Run this on a short cadence (every few minutes) to resolve uncertain attempts. Only after confirming the original attempt didn’t go through is it safe to retry.

This is the recommended pattern only because the Raise spec doesn’t currently document an idempotency-key header that would solve the problem more elegantly. When such a header becomes available, use it instead — it’s a more robust solution than client-side reconciliation.⚠️ Spec gap: No Idempotency-Key header is documented for POST /api/Raise/give. Confirm whether the platform supports one before relying on the client-side reconciliation pattern.

Circuit breakers

For workloads that touch many records, a sustained failure can produce a cascade — many in-flight requests all hitting the same issue, all retrying, all eventually failing. A circuit breaker stops the cascade by short-circuiting requests after a threshold of failures.

A basic circuit breaker

JavaScript

class CircuitBreaker {
  constructor({ failureThreshold = 10, resetTimeoutMs = 60000 }) {
    this.failureThreshold = failureThreshold;
    this.resetTimeoutMs = resetTimeoutMs;
    this.state = 'closed';        // 'closed' | 'open' | 'half-open'
    this.failureCount = 0;
    this.openedAt = null;
  }

  async call(fn) {
    if (this.state === 'open') {
      if (Date.now() - this.openedAt > this.resetTimeoutMs) {
        this.state = 'half-open';
      } else {
        throw new CircuitBreakerOpenError('Circuit breaker is open');
      }
    }

    try {
      const result = await fn();
      if (this.state === 'half-open') {
        // Success after half-open — close the circuit
        this.state = 'closed';
        this.failureCount = 0;
      }
      return result;
    } catch (err) {
      this.failureCount++;
      if (this.failureCount >= this.failureThreshold) {
        this.state = 'open';
        this.openedAt = Date.now();
      }
      throw err;
    }
  }
}

Use one circuit breaker per logical operation (per-endpoint, per-customer, or per-destination) so a failure in one doesn’t disrupt others:

JavaScript

const breakers = new Map();

function getBreaker(key) {
  if (!breakers.has(key)) {
    breakers.set(key, new CircuitBreaker({ failureThreshold: 10, resetTimeoutMs: 60000 }));
  }
  return breakers.get(key);
}

async function callRaise(url, options, breakerKey) {
  return getBreaker(breakerKey).call(() => callWithRetry(url, options));
}

When the breaker opens, in-flight requests fail fast rather than producing further retries. After the reset timeout, the breaker tentatively allows a few requests through (“half-open”). If they succeed, the breaker closes; if not, it stays open.

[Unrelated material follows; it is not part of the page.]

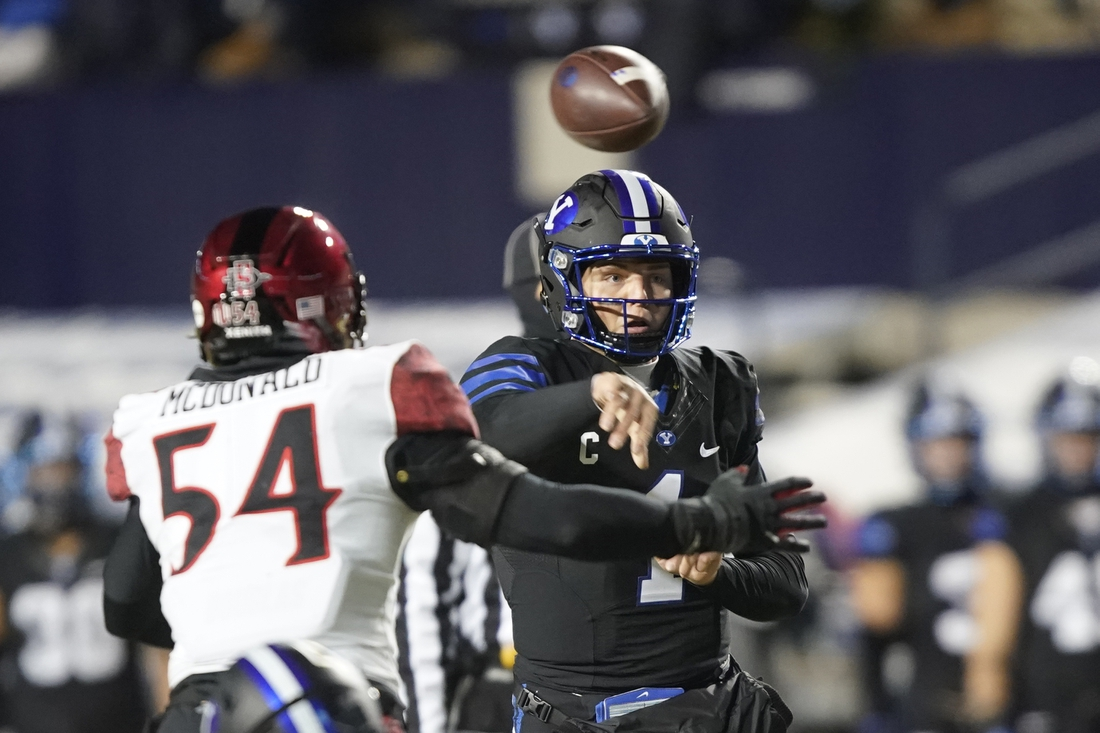 Dec 12, 2020; Provo, UT, USA; BYU quarterback Zach Wilson passes the ball as San Diego State linebacker Caden McDonald (54) defends in the first half, of an NCAA college football game Saturday, Dec. 12, 2020, in Provo, Utah.  Mandatory Credit: George Frey/Pool Photo-USA TODAY Sports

When to use circuit breakers

Use a breaker	Don’t bother
Operations that produce many concurrent requests (bulk syncs, parallel reads)	Single-request workflows (one-off API calls)
Operations that hit shared downstream resources	Operations against many independent endpoints
Operations that are expensive to retry (payment processing)	Operations that are cheap and idempotent

For partner integrations operating at scale (hundreds of customers, thousands of requests per minute), circuit breakers prevent localized issues from cascading into widespread degradation.

Dead-letter queues

When all retries fail, the operation can’t continue. Two options: drop it silently (bad — lost work) or move it to a dead-letter queue for human review (good).

A dead-letter pattern

CREATE TABLE dead_letter_queue (
  id BIGSERIAL PRIMARY KEY,
  customer_id TEXT NOT NULL,
  operation_type TEXT NOT NULL,
  operation_payload JSONB NOT NULL,
  last_error TEXT NOT NULL,
  last_error_status INTEGER,
  attempts INTEGER NOT NULL,
  first_attempted_at TIMESTAMPTZ NOT NULL,
  last_attempted_at TIMESTAMPTZ NOT NULL,
  resolved_at TIMESTAMPTZ,
  resolution TEXT
);

The flow:

Operation fails permanently or exhausts retries

A 400 validation error, a sustained 5xx, or a network error that doesn’t recover.

Move the operation to the dead-letter queue

Capture the full operation payload, the last error, and the attempt history.

Continue processing other operations

One bad operation doesn’t block the queue.

Surface the dead-letter entry for review

Alert or daily digest to ops; expose in a UI for support staff.

Investigate and resolve

Either fix the underlying issue and replay, or mark the operation as permanently lost.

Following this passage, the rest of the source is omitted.